[Aim of the task]
Copy down the material from the line with "Сливной выход для резервуара" up to and including the line with "Игры ломать машины 3д", word for word. Give only the text of those lines and leave the pictures out.

[Material shown]
-- Opening Marker --
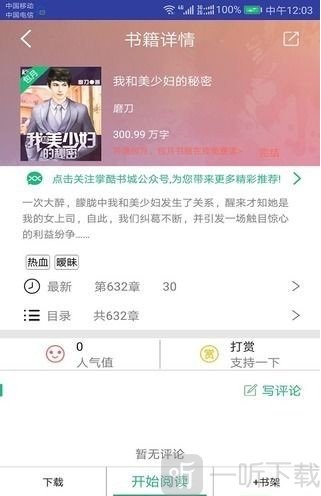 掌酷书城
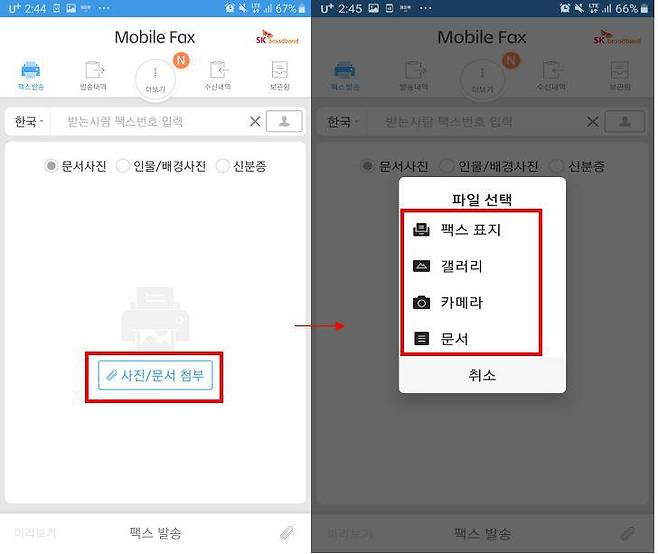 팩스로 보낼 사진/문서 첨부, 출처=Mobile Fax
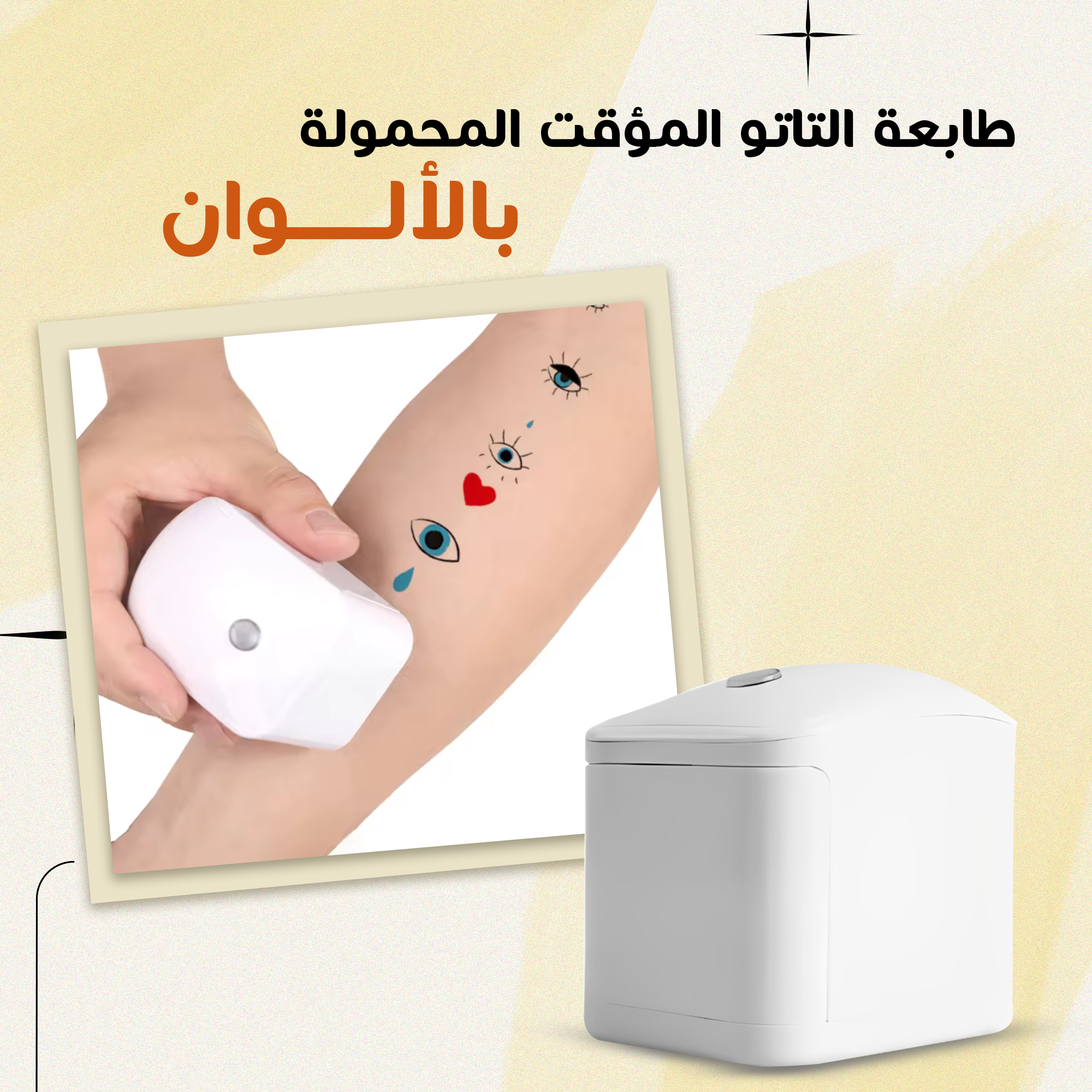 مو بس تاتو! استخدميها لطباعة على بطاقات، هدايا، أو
-- Closing Marker --
-- Opening Marker --
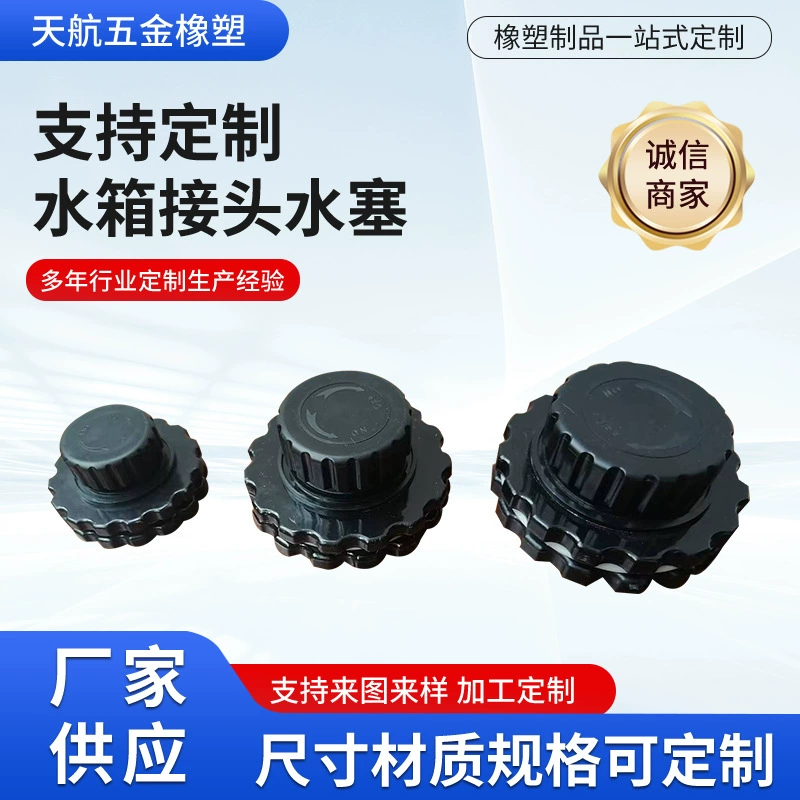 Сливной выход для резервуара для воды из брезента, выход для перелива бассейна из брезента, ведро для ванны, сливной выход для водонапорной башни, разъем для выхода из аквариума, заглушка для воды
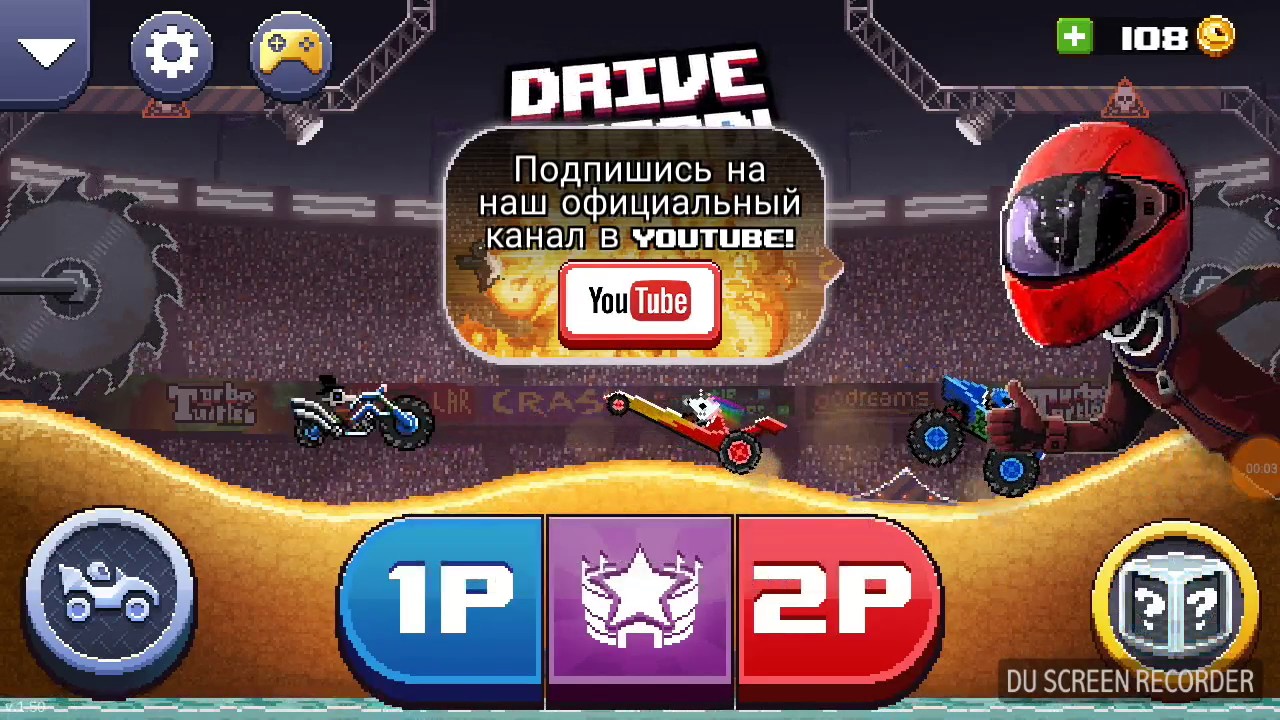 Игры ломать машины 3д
-- Closing Marker --
[Answer to this problem]
 Сливной выход для резервуара для воды из брезента, выход для перелива бассейна из брезента, ведро для ванны, сливной выход для водонапорной башни, разъем для выхода из аквариума, заглушка для воды
 Игры ломать машины 3д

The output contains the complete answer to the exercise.